Marco Morales, a precinct committee officer for the Skagit County Democrats, said he asked commissioners for Spanish-language election materials at a recent public hearing.
“It’s not a big deal for me,” Morales said in an interview. “But people that I know, friends and family members that didn’t speak the language, I could see that they struggled to fill out their ballot … At times, this would prevent people from voting.
“These people are citizens of the United States, and they have the same rights as I do,” added Morales, 33.
Census data from 2021 shows 19% of Skagit County’s population is Hispanic. Further, 9% of eligible voters in the county — citizens 18 and older — speak Spanish.
The federal Voting Rights Act requires states or counties to provide election materials in another language if at least 5% of the voting population speaks that language and does not “speak or understand English adequately enough to participate in the electoral process.”
Skagit County does not meet this threshold. According to 2021 census data provided by the Washington Secretary of State, 1.6% of Spanish speakers in Skagit County have limited English proficiency. (In Whatcom County, only 0.3% of Spanish-speaking citizens 18 or older have limited English.)
Skagit commissioner Lisa Janicki, who also rejected Perkins’ request, nonetheless said she was “highly supportive of providing our voter information in Spanish, regardless of the threshold that has been set.”
Janicki, a Democrat, said she wants the elections office to involve Spanish-speaking members of the community in developing the materials, to ensure the translations are done right.
“How do we know we’re doing this correctly?” Janicki said. “What was the stakeholder input?”
She expected that the work could be completed in time for the 2024 presidential election.
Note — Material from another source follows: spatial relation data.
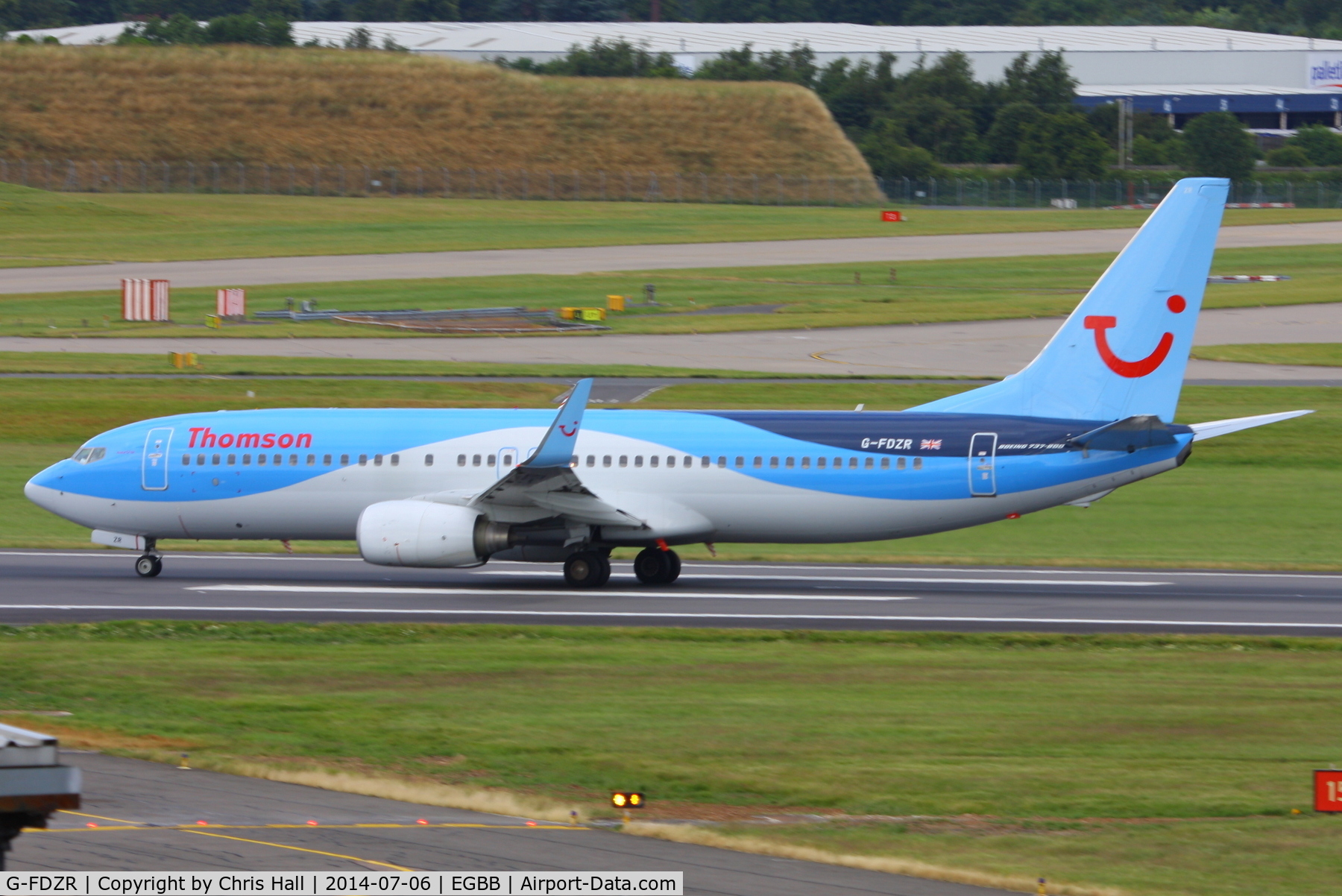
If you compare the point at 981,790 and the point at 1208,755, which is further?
the point at 1208,755

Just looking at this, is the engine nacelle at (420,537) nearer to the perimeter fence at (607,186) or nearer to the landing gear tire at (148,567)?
the landing gear tire at (148,567)

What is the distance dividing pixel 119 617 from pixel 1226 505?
2653 centimetres

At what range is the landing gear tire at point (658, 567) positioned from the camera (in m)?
32.5

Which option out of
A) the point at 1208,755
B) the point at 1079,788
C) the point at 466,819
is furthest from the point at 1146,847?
the point at 466,819

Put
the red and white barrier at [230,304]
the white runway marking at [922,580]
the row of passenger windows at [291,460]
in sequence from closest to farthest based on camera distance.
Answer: the white runway marking at [922,580] < the row of passenger windows at [291,460] < the red and white barrier at [230,304]

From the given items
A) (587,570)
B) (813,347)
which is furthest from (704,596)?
(813,347)

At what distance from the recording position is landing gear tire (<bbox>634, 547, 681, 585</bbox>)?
32.5 meters

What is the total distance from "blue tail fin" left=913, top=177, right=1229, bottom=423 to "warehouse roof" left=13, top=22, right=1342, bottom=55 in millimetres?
137851

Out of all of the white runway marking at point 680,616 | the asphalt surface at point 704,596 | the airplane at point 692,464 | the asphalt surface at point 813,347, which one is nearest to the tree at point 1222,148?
the asphalt surface at point 813,347

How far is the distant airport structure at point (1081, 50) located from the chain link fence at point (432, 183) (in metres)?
30.8

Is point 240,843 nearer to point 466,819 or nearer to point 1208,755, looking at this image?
point 466,819

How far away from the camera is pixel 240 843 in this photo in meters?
13.7

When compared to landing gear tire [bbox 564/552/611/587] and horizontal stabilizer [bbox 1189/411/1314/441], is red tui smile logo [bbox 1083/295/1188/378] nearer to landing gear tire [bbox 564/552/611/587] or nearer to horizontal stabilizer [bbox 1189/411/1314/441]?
horizontal stabilizer [bbox 1189/411/1314/441]

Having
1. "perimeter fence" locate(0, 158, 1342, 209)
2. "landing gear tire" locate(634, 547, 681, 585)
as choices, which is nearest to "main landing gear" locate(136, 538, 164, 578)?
"landing gear tire" locate(634, 547, 681, 585)
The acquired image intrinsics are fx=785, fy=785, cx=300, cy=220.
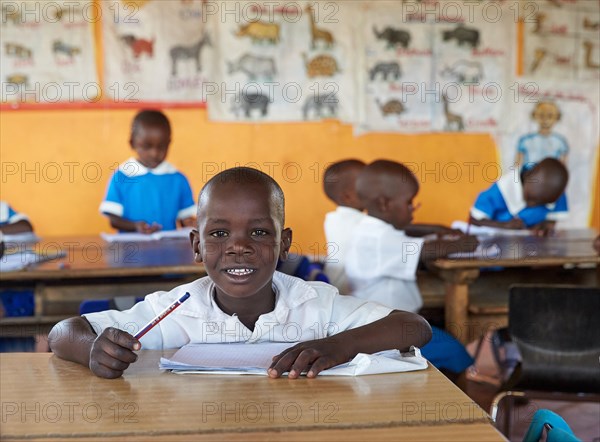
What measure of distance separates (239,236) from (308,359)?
330mm

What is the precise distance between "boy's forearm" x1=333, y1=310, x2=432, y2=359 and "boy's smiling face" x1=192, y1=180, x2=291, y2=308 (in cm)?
23

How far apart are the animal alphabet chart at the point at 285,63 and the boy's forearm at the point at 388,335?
12.0 ft

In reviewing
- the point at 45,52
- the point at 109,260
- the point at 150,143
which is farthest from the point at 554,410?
the point at 45,52

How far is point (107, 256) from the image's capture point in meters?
2.97

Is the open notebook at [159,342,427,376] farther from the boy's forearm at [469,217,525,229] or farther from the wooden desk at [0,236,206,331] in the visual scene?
the boy's forearm at [469,217,525,229]

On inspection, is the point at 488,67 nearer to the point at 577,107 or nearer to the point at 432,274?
the point at 577,107

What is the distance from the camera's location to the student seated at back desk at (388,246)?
2.86 metres

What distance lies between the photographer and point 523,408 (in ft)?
10.5

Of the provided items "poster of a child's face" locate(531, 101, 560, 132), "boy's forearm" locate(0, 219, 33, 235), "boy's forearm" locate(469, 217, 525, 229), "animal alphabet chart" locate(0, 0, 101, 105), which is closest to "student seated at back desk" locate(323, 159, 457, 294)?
"boy's forearm" locate(469, 217, 525, 229)

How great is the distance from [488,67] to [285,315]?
423 cm

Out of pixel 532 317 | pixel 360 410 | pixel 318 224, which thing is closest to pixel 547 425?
pixel 360 410

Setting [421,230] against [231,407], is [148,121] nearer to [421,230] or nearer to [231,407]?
[421,230]

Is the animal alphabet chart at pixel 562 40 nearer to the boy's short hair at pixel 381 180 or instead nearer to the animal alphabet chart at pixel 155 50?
the animal alphabet chart at pixel 155 50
Only four of the 39 counties in Washington state must provide election materials in Spanish: King, Yakima, and Adams and Franklin counties in southeast Washington. King County is also federally mandated to provide voting assistance in Chinese and Vietnamese.
King and Pierce counties have taken the extra step of providing resources in non-required languages: Korean in King County; and Spanish, Korean, Vietnamese and other languages in Pierce.
Morales, despite his ties to the local Democrats, said his call for Skagit County to take similar initiative isn’t a partisan issue. After all, he said, Hispanic voters aren’t a monolith that votes for one party only.
“This would really benefit all candidates at the end of the day,” Morales said. “When you have more people participating, more people can potentially vote for you.”